Walking Shapes is a five-piece rock band from New York City.

Background
The band formed in late 2012 by Nathaniel Hoho (lead vocals, guitar); Jesse Kotansky (guitar, violin, backup vocals); Dan Krysa (bass, backup vocals); Christopher Heinz (drummer); and Jake Generalli (Keyboardist). They released their first EP Mixtape Vol. 1 through record label No Shame in July 2013. The quintet then took up residence at NYC clubs Pianos and Baby's All Right. On April 8, 2014, the band released their debut EP Taka Come On, an album that was recorded in SoHo with producer Gus Oberg (The Strokes, Willie Nelson, and Ryan Adams). The band played 24 shows in 24 hours throughout New York City on April 24, 2014 to coincide with the official release of Taka Come On. The band has also received radio airplay on the BBC 6  with their song 'Feel Good'  and 'Winter Fell.' In 2015, Walking Shapes' song "Feel Good" won the award for "Indie/Alt. Rock" category at The 14th Annual Independent Music Awards.

★ ★ ★ ★ ★

Name the five founding members of the band given in the Walking Shapes article.

§ **Recorded data**:
★ ★ ★ ★ ★

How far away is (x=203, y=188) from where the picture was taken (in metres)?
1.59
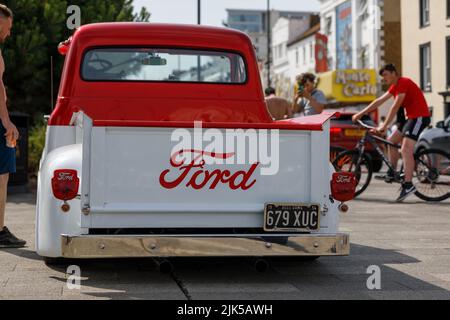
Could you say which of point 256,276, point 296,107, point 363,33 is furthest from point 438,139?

★ ★ ★ ★ ★

§ **Finished task**:
Nathaniel Hoho, Jesse Kotansky, Dan Krysa, Christopher Heinz, Jake Generalli